Les images dévastatrices de coupe à blanc ont frappé l'imaginaire des Québécois urbains. Mais elle a aussi créé une onde de choc dans la profession. «Ça nous a permis de prendre le taureau par les cornes et de changer certaines attitudes dans la profession», estime Éric Michaud, un ingénieur forestier chez BPH environnement. Il est bien placé pour évaluer la question. M. Michaud agit parfois comme médiateur entre l'industrie et les utilisateurs de la forêt quand il s'agit de négocier les coupes sur un territoire donné : il se trouve coincé l'arbre et l'écorce.

Sa présentation, il y a quelques jours, au Camp forêt des profs (voir autre texte) s'ouvrait d'ailleurs sur une phrase révélatrice : «La connaissance éloigne les préjugés.» Préjugés qui ressemblent à peu près à ceci : les industriels exploitent la forêt sans penser à l'avenir et à l'impact sur l'environnement. De plus, ils utilisent les arbres pour produire des «deux-par-quatre», exportés aux États-Unis, et des pâtes et papiers.

Ce l'était peut-être à une certaine époque, ce ne l'est plus, plaide Étienne St-Michel, agent de projet à l'Association forestière Québec métropolitain. D'une part, on cherche de plus en plus à extraire le bois dans une optique de développement durable. C'est-à-dire en essayant d'imiter la nature dans ses mécanismes de renouvellement des forêts et en limitant au maximum l'impact sur les habitats et la faune. D'autre part, «les usines sont maintenant à la fine pointe de la technologie et cherchent à investir dans la transformation».

Il s'agit de produits à valeur ajoutée comme les poutrelles de lamellé-collé qui sont utilisées pour le stade Chauveau. En plus de leurs grandes qualités mécaniques, elles représentent un avantage environnemental sur le béton ou l'acier. Parce qu'à quantité égale, elles demandent moins d'énergie, et parce qu'elles agissent comme puits de carbone. Le CO2 qui a servi à la croissance de l'arbre est «fixé» pour la durée de vie du bâtiment.

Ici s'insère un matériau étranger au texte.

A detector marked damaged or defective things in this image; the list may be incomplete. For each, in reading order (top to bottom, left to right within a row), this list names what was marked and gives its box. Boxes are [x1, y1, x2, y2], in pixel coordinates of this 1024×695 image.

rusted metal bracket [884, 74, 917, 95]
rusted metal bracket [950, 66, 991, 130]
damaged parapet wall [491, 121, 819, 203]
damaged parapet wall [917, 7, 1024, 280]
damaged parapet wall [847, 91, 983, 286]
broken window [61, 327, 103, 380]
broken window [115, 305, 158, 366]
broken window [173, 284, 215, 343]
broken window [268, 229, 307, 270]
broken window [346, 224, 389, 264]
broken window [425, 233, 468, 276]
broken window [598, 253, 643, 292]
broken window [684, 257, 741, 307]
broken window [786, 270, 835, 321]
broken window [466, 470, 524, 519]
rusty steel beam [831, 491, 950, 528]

En fait, des firmes d'ici travaillent à minimiser les quantités de bois à utiliser en augmentant sa résistance et sa durabilité, allant même jusqu'au croisement génétique pour favoriser la croissance (une technique décriée par certains groupes écologiques).

Les travailleurs de la forêt ont donc conscience qu'ils n'ont pas qu'un problème d'image, mais aussi de mentalités. Celles-ci changent beaucoup, surtout avec l'arrivée de jeunes professionnels conscients des nouvelles réalités environnementales entourant l'exploitation de la forêt. À ce propos, Éric Michaud croit que la renaissance de l'industrie, qui traverse une grave crise, passe par la certification. Celles-ci, au nombre de trois (FSC, CSA et SFI), sont utilisées pour assurer que les produits du bois respectent la gestion durable des forêts.

Mais même si l'ensemble du régime forestier change, les Québécois resteront méfiants. Comme le reconnaît Éric Michaud, «on a encore du chemin à faire en termes de crédibilité et de transparence».